— START QUOTED PASSAGE —
3. Results and Discussion

3.1. Proposed Growth Mechanism of Pbp@NiO

The synthesis of Pbp@NiO is displayed in Scheme 1. The in-situ oxidation involves a radical cation polymerization of benzopyrrole facilitated by ammonium persulfate, H2SO4, DBSA, and NiO. The uniform structural growth of Pbp@NiO is supported by the DBSA. It is presumed that benzopyrrole neutral molecules undergo successive oxidation by ammonium persulfate, producing benzopyrrole radical cations. These radical cations undergo sequential addition/coupling at the C-2 and C-3 positions of benzopyrrole along with the removal of protons to produce Pbp. Subsequently, the doping process occurs simultaneously during the polymer chain formation. The negatively charged HSO4- and DBSA-anion dopant ions are attached at the protonated nitrogen atoms of the growing oxidized polymer chain to balance the charge. Simultaneously, the electrostatic charges of the Pbp cause the integration of NiO. In this way, a number of doping anions and NiO are simultaneously incorporated into the Pbp matrix.

3.2. Analysis of the Physico-Chemical Properties of Pbp@NiO

The morphology of active materials for supercapacitor applications strongly correlates with the electrochemical properties. Hollow nanostructures are desired, due to the large effective electrochemical surface and efficient fast transport processes inside the electrode. Figure 1a–d show SEM images of NiO and the synthesized Pbp@NiO nanocomposites.
— END QUOTED PASSAGE —
— START DATA RECORDS —
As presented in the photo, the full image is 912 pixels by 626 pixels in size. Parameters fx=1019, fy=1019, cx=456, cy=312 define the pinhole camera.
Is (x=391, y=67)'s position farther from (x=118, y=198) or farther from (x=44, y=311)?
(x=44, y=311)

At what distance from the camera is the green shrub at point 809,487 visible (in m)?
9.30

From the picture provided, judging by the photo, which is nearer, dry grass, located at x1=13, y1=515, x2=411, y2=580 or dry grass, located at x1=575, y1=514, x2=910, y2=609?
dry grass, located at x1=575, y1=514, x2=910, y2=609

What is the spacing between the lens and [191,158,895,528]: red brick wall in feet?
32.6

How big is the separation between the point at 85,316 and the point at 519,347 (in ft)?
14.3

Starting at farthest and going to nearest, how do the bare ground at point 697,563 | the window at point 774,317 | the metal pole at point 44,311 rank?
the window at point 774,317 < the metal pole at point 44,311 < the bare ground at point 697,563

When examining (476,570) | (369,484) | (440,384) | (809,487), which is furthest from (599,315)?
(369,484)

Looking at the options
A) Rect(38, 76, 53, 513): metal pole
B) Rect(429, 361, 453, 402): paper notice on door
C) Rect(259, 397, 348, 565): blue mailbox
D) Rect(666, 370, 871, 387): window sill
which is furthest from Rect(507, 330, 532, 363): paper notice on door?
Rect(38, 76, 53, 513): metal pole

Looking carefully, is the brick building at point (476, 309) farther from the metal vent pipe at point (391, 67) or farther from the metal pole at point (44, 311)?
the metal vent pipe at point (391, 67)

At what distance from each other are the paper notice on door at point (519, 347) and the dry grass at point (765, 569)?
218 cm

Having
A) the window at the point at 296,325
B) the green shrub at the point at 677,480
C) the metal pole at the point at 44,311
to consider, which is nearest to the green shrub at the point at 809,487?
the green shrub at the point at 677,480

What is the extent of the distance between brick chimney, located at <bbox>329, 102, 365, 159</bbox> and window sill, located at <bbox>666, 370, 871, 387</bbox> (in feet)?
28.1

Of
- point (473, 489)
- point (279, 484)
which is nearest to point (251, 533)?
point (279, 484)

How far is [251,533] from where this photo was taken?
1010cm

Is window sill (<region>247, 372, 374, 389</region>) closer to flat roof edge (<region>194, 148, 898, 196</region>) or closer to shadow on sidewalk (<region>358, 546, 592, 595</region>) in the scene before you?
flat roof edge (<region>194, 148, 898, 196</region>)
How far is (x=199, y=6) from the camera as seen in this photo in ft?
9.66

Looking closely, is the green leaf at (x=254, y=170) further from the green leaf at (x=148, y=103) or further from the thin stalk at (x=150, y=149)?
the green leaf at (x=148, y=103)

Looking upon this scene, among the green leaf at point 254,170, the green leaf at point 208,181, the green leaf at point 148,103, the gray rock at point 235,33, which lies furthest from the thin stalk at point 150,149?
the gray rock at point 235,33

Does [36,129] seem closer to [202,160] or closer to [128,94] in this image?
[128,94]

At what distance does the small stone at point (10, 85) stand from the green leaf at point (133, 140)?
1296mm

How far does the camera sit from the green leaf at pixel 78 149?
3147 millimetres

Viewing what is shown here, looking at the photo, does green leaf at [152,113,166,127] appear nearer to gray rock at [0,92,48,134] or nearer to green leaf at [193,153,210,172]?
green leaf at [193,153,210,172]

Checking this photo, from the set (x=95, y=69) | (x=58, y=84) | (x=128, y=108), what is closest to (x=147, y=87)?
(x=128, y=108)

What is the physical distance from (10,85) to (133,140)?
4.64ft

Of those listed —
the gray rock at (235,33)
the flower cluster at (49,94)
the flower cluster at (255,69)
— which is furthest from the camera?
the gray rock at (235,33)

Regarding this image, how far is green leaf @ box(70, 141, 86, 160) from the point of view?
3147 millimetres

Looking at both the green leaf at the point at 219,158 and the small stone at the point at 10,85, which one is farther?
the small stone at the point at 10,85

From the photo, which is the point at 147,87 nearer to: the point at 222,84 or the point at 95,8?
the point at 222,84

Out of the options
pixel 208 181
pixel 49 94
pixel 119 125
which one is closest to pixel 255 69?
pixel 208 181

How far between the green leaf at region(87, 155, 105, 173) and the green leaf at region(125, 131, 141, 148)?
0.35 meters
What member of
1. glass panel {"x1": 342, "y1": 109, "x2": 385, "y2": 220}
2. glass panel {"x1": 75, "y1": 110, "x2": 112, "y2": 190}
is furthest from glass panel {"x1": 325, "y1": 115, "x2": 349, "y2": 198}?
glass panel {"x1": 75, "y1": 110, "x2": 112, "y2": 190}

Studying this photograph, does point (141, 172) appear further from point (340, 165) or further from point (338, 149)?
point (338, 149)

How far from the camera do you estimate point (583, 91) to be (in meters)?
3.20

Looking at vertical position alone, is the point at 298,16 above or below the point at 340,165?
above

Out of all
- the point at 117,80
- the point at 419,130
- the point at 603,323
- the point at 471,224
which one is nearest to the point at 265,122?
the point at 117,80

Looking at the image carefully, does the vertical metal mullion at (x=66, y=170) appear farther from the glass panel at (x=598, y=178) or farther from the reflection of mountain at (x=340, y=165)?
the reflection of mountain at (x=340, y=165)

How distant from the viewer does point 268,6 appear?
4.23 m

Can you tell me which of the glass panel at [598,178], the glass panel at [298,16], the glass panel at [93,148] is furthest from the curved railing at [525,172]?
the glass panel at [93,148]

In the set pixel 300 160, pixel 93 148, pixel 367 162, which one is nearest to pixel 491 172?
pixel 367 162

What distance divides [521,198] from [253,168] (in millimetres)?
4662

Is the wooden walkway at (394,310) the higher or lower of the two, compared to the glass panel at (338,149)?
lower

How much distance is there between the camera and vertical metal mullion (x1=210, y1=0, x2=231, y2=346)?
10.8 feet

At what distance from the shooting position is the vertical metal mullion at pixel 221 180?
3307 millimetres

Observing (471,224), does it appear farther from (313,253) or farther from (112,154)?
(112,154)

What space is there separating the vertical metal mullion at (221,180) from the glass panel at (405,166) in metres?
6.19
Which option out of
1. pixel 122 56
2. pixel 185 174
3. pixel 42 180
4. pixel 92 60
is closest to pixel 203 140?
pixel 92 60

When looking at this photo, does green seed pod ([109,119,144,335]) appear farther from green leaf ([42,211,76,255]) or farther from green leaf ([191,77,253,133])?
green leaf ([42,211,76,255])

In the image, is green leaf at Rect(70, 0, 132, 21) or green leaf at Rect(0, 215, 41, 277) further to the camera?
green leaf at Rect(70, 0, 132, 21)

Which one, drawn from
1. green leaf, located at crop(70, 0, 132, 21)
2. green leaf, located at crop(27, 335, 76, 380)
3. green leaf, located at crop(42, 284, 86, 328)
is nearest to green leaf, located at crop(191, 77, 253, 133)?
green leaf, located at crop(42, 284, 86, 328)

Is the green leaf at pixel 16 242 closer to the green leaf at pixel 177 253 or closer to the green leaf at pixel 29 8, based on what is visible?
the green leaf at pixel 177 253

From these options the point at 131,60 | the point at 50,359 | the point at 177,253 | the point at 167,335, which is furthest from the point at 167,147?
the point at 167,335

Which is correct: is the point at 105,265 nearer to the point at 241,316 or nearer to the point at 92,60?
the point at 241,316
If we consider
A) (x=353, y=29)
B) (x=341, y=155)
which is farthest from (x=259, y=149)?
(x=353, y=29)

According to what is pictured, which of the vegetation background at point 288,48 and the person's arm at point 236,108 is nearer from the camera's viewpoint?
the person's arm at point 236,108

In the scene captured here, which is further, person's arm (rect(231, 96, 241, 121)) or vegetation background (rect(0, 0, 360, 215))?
— END DATA RECORDS —
→ STATED EXERCISE 1
Say whether each statement below agrees with the Pbp@NiO passage, answering yes or no and quoting the words of the passage that decide it: (a) Ammonium persulfate oxidizes the benzopyrrole neutral molecules. (b) The radical cations couple at the C-4 and C-5 positions of benzopyrrole. (c) H2SO4 supports the uniform structural growth of Pbp@NiO.
→ STATED EXERCISE 2
Rewrite the Pbp@NiO passage from "The morphology of" up to and including "synthesized Pbp@NiO nanocomposites.", swapping "Hollow" for "Porous".

→ FINISHED ANSWER 1
(a) Yes: "benzopyrrole neutral molecules undergo successive oxidation by ammonium persulfate"
(b) No: "sequential addition/coupling at the C-2 and C-3 positions of benzopyrrole"
(c) No: "The uniform structural growth of Pbp@NiO is supported by the DBSA."

→ FINISHED ANSWER 2
The morphology of active materials for supercapacitor applications strongly correlates with the electrochemical properties. Porous nanostructures are desired, due to the large effective electrochemical surface and efficient fast transport processes inside the electrode. Figure 1a–d show SEM images of NiO and the synthesized Pbp@NiO nanocomposites.